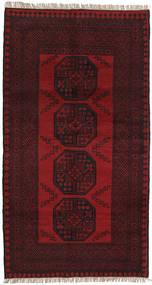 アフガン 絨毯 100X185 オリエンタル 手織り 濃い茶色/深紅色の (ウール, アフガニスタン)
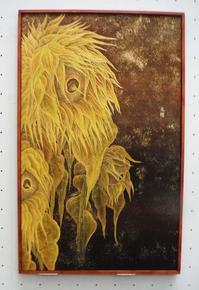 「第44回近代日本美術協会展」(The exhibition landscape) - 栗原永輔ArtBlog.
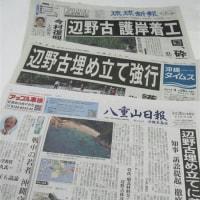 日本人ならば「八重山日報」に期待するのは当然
...
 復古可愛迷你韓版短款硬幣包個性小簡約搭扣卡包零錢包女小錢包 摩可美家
...
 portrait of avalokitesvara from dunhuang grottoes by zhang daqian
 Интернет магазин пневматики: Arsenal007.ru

__What the task requires__:
Write out word for word the lines of the listing above from the line with "アフガン 絨毯 100X185" to the line with "日本人ならば「八重山日報」に期待するのは当然", taking in both of those lines but no pictures.

__Result of the task__:
 アフガン 絨毯 100X185 オリエンタル 手織り 濃い茶色/深紅色の (ウール, アフガニスタン)
 「第44回近代日本美術協会展」(The exhibition landscape) - 栗原永輔ArtBlog.
 日本人ならば「八重山日報」に期待するのは当然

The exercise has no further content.